= Yönerge 1 =
Rosa Luxemburg ve Karl Liebknecht üzerine olan metinde "15 Ocak 1919’da, sadece" ile başlayıp "önünde saygıyla eğiliyoruz." ile biten bölümü hiçbir değişiklik yapmadan yineleyin.
= Yönerge 2 =
Kayıtlarda "Observing the parked" ifadesinin geçtiği satırdan kayıtların sonuna kadar uzanan bölümü, "parked car" yerine "abandoned car" koyup geri kalan her şeyi olduğu gibi bırakarak yeniden yazın. Yalnızca bu satırları verin.
+++ Metin parçası
15 Ocak 1919’da, sadece Almanya’nın değil dünya devrimci hareketinin iki öncü ismi, Rosa Luxemburg ve Karl Liebknecht hunharca katledildi, ama hafızalarda bıraktıkları iz silinmemekle kalmadı, her kritik dönemeçte tazelendi. Bıraktıkları Spartakist miras önünde saygıyla eğiliyoruz.
Burada Rosa Luxemburg gömülü
Polonyalı bir Yahudi kadın
Alman işçilerinin öncü savaşçısı
Alman sömürücülerinin emriyle öldürüldü
Ezilenler, gömün ayrılıklarınızı!
Bertolt Brecht
15 Ocak 1919, Berlin… Mannheimer Strasse No. 43 adresinde bulunan Marcussohn’un evinin zili saat 21’de çaldığında o gece olacakları katillerden başka kimse tahmin etmiyordu. Spartakistlerin liderlerinden Rosa Luxemburg, Karl Liebknecht ve Wilhelm Pieck’i saklayan Marcussohn, kapıyı açmadan önce Rosa Luxemburg giyindi, Goethe’nin Faust‘unu çantasına koyarak beklemeye koyuldu.
++++++
+++ Gösterilen bilgiler
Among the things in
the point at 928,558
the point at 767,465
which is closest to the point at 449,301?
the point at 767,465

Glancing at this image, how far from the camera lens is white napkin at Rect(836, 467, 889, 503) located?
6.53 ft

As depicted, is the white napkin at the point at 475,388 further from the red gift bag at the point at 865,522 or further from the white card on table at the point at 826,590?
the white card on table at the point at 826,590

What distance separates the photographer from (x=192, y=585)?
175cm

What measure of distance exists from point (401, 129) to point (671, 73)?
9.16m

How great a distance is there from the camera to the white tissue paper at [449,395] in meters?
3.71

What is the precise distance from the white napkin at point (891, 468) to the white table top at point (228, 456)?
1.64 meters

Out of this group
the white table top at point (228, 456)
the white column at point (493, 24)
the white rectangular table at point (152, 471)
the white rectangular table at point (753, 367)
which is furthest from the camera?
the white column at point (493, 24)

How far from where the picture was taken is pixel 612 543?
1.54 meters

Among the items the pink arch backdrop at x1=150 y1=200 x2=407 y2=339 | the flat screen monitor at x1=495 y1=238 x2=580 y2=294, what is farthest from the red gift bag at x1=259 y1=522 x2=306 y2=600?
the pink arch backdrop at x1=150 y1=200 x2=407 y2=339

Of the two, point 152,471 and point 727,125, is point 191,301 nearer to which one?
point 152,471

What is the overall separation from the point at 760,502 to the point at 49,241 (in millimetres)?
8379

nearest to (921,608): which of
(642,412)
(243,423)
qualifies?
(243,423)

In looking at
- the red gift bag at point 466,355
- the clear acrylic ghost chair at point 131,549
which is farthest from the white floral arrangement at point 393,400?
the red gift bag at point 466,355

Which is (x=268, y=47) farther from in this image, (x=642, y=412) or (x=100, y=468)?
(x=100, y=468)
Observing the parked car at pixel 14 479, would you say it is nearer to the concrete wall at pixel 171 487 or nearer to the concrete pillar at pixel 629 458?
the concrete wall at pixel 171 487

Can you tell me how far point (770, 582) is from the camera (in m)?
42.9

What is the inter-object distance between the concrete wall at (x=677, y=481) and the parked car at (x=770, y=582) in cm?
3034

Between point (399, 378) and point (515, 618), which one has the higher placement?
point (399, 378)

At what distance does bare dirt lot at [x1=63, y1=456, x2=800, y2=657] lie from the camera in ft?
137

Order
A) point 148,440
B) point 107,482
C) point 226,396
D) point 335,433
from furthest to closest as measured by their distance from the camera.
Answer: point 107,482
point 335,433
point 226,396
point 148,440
++++++
= Çıktı 1 =
15 Ocak 1919’da, sadece Almanya’nın değil dünya devrimci hareketinin iki öncü ismi, Rosa Luxemburg ve Karl Liebknecht hunharca katledildi, ama hafızalarda bıraktıkları iz silinmemekle kalmadı, her kritik dönemeçte tazelendi. Bıraktıkları Spartakist miras önünde saygıyla eğiliyoruz.

= Çıktı 2 =
Observing the abandoned car at pixel 14 479, would you say it is nearer to the concrete wall at pixel 171 487 or nearer to the concrete pillar at pixel 629 458?
the concrete wall at pixel 171 487

Can you tell me how far point (770, 582) is from the camera (in m)?
42.9

What is the inter-object distance between the concrete wall at (x=677, y=481) and the abandoned car at (x=770, y=582) in cm?
3034

Between point (399, 378) and point (515, 618), which one has the higher placement?
point (399, 378)

At what distance does bare dirt lot at [x1=63, y1=456, x2=800, y2=657] lie from the camera in ft?
137

Order
A) point 148,440
B) point 107,482
C) point 226,396
D) point 335,433
from furthest to closest as measured by their distance from the camera.
Answer: point 107,482
point 335,433
point 226,396
point 148,440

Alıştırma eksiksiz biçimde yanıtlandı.